Click photograph for my Online Gallery


The light went a little pewter, as it does when the sun slides offstage and the world inhales. Out on the water a cruise ship shouldered south, a floating city of windows that, under ordinary sunsets, catch fire pane by pane. I looked up too late for the blaze and felt that small pang one gets for the thing almost seen. Still, the ship kept gliding, a bright punctuation mark traveling our skyline.

Click photograph for my Online Gallery

Then the moon appeared—first as a bruise-colored coin pressed against a bank of cloud, then as itself, pale and whole, rising as if pulled on a cord. Photographs can play a trick here: place a ship under a full moon and, with the right lens, the vessel swells to improbable grandeur while the moon looks like a modest ornament. Our eyes know better. The ship is huge but near; the moon is unimaginably larger, only far. Distance humbles everything.

It’s a fine parlor truth that every lunar eclipse requires a full moon. There’s a steadiness in that—that the earth, playing the rare importance of middle child, can only cast its shadow when the moon has come fully into its own. The reverse, of course, is not guaranteed. Most full moons rise and go about their business, silvering roofs and quieting dogs, without ever tasting the earth’s shadow. Tonight would be different.

Click photograph for my Online Gallery

The Riddle of Size

Before the darkness advanced, the old riddle of size made its entrance. Low on the horizon, the moon seemed suddenly intimate, big enough to pocket the ship and still have room for the lighthouse. We call it an illusion, but the word hardly captures the tenderness of it: how the mind, seeing that round face near our familiar trees and eaves, feels the moon to be part of our belongings. Angular diameter stays stubbornly constant; affection does not. The experiment is easy enough—choose a pebble that covers the low moon at arm’s length, then try again when the moon is high. The same pebble hides it perfectly. What changes is not the moon, but the story our senses tell.

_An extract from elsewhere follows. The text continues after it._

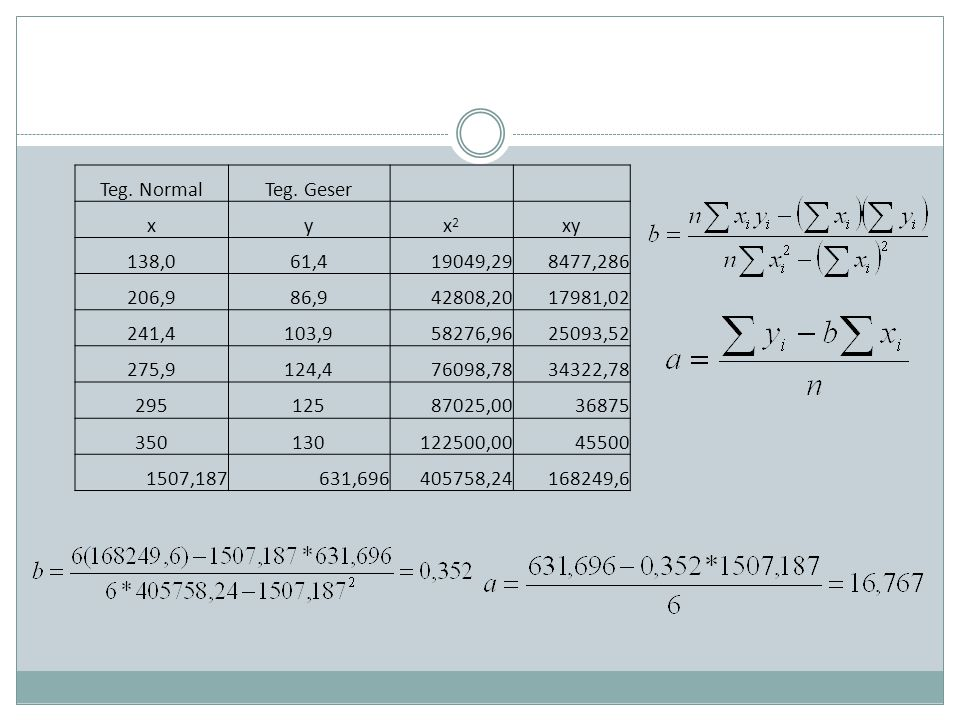 Teg. Normal Teg. Geser. x. y. x2. xy. 138,0. 61,4. 19049,29. 8477,286. 206,9. 86,9. 42808,20.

Click photograph for my Online Gallery

Clouds raveled and the disk lifted, gathering brightness. As the earth’s umbra slid across that worn, luminous stone, the color shifted from pearl to rust, then to the old red of clay amphorae. People love the names—Super, Wolf, Blood—as if the moon had stepped onto a carnival midway. I prefer the quieter facts: sun, earth, moon aligned; light refracted through air; the planet itself briefly confessed in velvet shadow. It felt less like spectacle than like a family resemblance revealed by candlelight.

Eclipse

Much later, around us, the little neighborhood chorus noticed. A conversation stalled mid-sentence; the unspooled hush you hear at a concert just before the bow draws its first note came and settled on the patio. Even the ocean seemed to restrain itself, waves taking smaller breaths. The cruise ship had long since slid behind the curvature of our seeing.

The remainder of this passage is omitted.